Il caso Crisis: di scienza e coscienza civile
March 31, 2021 0 By Simone TarditiDi Crisis, un film di Nicholas Jarecki che segue tre filoni principali tra cui quello di un poliziotto infiltrato nel traffico illegale di psicofarmaci (Armie Hammer) e quello di una madre (Evangeline Lilly) alla ricerca di vendetta per il figlio, corriere della droga brutalmente ucciso, l’arco narrativo più interessante è rappresentato da quello che compie lo scienziato e professore universitario Tyrone Brower (Gary Oldman). Lo vediamo infatti combattere tra protocolli sanitari, il rapporto danni-benefici di una nuova medicina da immettere sul mercato, il dissidio interiore sul portare alla luce una verità, il resistere all’ondata di fango che lo colpisce una volta presa la decisione di mettersi contro tutti pur di restar fedele al giuramento ippocratico sul fare del bene e non del male al prossimo.
Deontologia professionale a discapito della vanagloria, dei corposi assegni, del rispetto dei colleghi, della tranquillità. Nel ribaltamento dei valori a cui è ormai andata incontro l’industria che, di fatto, stipendia il personaggio interpretato da Oldman, i soldi sono diventati più importanti della salute. Resosi conto di stare dando l’ok per la diffusione di un farmaco potenzialmente mortale, Brower si tira indietro. Solo che non può comportarsi così. A detta dei suoi superiori, egli ha stretto un patto che va oltre la collaborazione remunerata. Levando la sua firma e gettando un’ombra su tutta l’organizzazione, riceve in cambio quella che in gergo si definisce una shitstorm: viene fatta riaffiorare una vicenda di pseudo-molestia di cui lui è artefice ai danni di un’allieva e risultante in uno sputtanamento in pubblica piazza. Una macchinazione lesiva, questo è ciò che Brower ottiene per voler fare la cosa giusta. È interessante un aspetto di Crisis che viene gestito in secondo piano: la moglie di Brower viene mostrata incinta, ne deriva quindi che la maggiore consapevolezza del protagonista nei confronti del futuro può essere dovuta proprio dalla condizione della donna. Cercando di proteggere milioni di pazienti è come se volesse proteggere il mondo di domani, quello in cui vivrà il suo nascituro.

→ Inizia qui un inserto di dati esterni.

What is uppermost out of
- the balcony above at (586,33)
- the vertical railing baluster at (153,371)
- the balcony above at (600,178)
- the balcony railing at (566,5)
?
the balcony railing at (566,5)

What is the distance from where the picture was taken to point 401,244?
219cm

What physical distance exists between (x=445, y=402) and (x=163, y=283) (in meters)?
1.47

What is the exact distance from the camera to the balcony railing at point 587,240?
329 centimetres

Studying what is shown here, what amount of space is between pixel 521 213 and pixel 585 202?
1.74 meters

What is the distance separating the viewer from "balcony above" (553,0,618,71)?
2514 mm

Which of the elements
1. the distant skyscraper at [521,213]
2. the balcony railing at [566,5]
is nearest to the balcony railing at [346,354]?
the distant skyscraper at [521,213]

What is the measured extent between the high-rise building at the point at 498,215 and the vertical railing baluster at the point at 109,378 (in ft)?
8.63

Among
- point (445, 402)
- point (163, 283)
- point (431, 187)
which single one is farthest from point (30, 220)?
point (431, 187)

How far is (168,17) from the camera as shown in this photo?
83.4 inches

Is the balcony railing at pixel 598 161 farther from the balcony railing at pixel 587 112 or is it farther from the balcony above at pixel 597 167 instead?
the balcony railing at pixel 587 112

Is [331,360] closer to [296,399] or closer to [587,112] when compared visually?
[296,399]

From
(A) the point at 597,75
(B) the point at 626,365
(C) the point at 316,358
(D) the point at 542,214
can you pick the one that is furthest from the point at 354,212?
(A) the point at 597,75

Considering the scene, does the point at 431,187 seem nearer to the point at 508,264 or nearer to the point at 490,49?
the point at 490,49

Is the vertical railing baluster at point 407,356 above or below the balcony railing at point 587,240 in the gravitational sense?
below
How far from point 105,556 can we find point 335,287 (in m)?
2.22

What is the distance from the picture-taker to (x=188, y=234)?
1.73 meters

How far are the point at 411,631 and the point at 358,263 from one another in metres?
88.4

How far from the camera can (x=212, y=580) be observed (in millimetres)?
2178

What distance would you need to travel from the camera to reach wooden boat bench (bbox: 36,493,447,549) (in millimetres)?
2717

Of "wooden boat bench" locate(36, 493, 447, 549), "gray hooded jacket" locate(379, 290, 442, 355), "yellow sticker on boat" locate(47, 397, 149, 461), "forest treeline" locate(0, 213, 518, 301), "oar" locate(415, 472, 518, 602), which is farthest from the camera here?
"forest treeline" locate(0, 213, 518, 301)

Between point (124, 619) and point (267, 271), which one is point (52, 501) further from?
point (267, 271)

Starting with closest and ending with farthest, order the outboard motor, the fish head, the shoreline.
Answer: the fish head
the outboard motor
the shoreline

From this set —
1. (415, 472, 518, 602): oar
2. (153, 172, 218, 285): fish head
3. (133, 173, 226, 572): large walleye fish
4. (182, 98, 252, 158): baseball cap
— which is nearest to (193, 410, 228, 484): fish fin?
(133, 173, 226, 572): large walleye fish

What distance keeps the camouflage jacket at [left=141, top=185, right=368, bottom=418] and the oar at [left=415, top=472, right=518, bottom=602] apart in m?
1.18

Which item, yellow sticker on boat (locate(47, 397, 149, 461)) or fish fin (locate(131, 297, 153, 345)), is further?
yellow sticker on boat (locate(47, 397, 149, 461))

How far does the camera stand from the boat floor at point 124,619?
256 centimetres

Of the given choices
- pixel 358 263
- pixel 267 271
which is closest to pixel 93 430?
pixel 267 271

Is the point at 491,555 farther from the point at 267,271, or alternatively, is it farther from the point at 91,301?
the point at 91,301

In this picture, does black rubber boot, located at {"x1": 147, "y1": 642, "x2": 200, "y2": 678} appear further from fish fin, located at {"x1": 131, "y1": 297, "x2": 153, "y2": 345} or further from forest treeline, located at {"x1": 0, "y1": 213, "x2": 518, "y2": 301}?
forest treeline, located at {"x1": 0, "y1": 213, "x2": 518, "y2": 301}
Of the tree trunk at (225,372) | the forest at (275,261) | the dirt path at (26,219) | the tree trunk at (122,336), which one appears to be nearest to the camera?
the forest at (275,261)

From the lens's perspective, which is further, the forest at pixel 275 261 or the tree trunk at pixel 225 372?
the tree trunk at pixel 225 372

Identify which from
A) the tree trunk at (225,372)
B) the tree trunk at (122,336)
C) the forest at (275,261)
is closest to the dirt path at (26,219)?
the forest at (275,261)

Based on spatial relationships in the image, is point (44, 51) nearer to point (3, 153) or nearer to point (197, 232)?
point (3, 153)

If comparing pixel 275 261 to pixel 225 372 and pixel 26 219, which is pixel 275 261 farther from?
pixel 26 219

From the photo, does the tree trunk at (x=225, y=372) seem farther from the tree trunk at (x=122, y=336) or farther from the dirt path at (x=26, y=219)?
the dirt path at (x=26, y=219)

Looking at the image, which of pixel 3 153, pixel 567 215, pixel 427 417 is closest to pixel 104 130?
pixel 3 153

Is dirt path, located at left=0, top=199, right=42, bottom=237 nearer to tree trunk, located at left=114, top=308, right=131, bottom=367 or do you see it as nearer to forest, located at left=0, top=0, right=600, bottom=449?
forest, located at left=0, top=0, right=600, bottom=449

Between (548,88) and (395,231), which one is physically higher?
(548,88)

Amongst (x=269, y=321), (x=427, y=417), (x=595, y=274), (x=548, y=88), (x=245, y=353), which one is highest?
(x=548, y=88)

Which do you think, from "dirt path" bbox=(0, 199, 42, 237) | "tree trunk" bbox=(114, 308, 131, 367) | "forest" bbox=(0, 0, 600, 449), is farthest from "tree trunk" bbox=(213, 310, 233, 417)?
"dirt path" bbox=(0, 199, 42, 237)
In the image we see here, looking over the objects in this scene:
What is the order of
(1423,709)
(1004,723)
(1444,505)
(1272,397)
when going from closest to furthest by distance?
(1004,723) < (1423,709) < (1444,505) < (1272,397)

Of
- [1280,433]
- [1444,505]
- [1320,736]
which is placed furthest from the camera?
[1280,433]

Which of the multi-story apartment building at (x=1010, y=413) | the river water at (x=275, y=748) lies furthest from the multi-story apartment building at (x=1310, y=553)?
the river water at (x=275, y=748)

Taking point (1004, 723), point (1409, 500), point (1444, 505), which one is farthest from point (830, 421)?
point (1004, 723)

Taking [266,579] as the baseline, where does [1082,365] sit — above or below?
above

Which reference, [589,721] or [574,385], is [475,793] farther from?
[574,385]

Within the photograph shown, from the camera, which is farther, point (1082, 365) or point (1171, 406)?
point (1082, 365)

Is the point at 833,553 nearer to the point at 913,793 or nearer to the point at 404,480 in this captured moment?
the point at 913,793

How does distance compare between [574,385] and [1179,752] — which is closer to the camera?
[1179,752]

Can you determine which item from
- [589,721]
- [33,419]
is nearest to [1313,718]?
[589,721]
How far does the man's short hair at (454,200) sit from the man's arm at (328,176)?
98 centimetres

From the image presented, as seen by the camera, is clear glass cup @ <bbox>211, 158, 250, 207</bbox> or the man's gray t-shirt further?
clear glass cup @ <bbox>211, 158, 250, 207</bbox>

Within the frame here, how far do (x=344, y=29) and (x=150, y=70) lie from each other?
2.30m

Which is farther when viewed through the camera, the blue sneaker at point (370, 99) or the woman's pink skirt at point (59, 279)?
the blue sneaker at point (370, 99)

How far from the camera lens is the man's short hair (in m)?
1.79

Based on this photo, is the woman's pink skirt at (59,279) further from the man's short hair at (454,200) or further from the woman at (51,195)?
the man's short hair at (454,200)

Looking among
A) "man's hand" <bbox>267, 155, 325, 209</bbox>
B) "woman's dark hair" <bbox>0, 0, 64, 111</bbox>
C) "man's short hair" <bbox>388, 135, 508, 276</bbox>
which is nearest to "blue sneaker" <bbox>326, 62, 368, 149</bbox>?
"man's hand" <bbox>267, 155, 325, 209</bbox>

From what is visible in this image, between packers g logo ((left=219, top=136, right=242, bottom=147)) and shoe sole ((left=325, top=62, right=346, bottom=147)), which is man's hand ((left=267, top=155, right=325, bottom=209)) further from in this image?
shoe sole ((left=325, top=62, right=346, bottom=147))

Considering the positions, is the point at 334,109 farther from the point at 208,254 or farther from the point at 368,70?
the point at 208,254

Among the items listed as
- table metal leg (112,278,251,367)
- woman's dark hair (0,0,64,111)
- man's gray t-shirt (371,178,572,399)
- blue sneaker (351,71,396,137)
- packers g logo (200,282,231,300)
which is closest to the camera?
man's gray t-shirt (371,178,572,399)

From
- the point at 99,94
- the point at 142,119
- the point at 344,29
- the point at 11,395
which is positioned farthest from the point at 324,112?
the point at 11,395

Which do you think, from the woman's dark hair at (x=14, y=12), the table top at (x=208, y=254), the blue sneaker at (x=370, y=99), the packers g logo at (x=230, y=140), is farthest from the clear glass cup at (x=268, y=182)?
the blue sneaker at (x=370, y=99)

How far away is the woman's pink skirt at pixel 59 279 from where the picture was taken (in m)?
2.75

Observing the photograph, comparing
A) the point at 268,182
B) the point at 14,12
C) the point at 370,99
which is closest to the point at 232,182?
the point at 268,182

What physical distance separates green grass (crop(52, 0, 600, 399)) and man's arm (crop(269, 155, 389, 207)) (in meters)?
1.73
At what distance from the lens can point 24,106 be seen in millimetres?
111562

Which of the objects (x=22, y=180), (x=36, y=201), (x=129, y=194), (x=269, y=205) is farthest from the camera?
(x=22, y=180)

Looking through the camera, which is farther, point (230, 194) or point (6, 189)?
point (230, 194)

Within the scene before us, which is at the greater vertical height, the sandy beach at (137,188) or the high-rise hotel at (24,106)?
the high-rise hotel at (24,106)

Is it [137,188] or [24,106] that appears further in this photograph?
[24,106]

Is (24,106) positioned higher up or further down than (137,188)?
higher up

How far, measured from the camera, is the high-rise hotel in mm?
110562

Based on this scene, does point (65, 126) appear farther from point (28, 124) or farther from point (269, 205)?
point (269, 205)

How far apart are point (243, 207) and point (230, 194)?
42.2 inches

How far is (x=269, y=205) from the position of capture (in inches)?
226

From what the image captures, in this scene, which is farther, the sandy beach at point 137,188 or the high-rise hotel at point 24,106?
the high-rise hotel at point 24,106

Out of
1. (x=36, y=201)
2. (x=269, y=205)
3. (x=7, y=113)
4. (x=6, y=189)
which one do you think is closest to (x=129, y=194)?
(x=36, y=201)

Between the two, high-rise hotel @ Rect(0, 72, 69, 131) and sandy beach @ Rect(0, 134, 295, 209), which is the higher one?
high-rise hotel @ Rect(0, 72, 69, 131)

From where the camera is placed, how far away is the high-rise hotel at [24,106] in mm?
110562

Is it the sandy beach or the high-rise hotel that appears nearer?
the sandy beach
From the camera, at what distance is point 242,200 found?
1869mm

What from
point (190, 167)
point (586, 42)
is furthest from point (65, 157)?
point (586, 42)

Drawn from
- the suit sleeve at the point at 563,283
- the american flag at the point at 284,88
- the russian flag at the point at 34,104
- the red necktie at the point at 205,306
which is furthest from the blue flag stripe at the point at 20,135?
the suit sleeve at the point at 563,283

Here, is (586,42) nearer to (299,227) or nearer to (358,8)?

Secondo (e non marginale) aspetto è il riferimento che si fa a Louis Pasteur, figura chiave della scienza moderna. Lo richiama alla memoria proprio Brower durante una lezione all’università, sottolineando quanto la dedizione e la perseveranza debbano essere il fuoco che alimenta la passione verso il proprio lavoro: Pasteur ha infatti dovuto attendere trent’anni prima di trovare le prove alle sue teorie, trent’anni cioè per raggiungere la meta prefissata. Paul Muni, camaleontico attore al pari di Gary Oldman, ha vestito i panni del microbiologo francese in una pellicola del 1936, La vita del dottor Pasteur, per la regia di William Dieterle. Vale la pena soffermarsi su questo film per la sua vicinanza con Crisis: entrambi i protagonisti vengono ritratti come minacce per la società, reietti da mettere sulla croce. Sì, i motivi sono diversi e opposto è il percorso (l’uno discendente, l’altro ascendente), ma Pasteur e Brower sono soggetti su cui il peso della responsabilità civile rischia di innescare un annientamento. A caro prezzo pagano l’andare in direzione opposta, ma al pari di altri illustri esempi storici (Galileo, su tutti), patiscono un’oppressione individuale per consentire un avanzamento collettivo. Nell’immediato, ne vale la pena? Forse no, ma poi sì.
Ingiusto flop dell’Era Covid, Crisis passerà in sordina, senza quasi lasciare traccia, anche in seguito ai recenti sviluppi legati alla persona di Armie Hammer. Per un film co-prodotto dallo stesso Gary Oldman, segno quindi di un suo concreto interesse per l’argomento trattato (l’attore tra l’altro non finanziava un film da vent’anni a questa parte), è un peccato.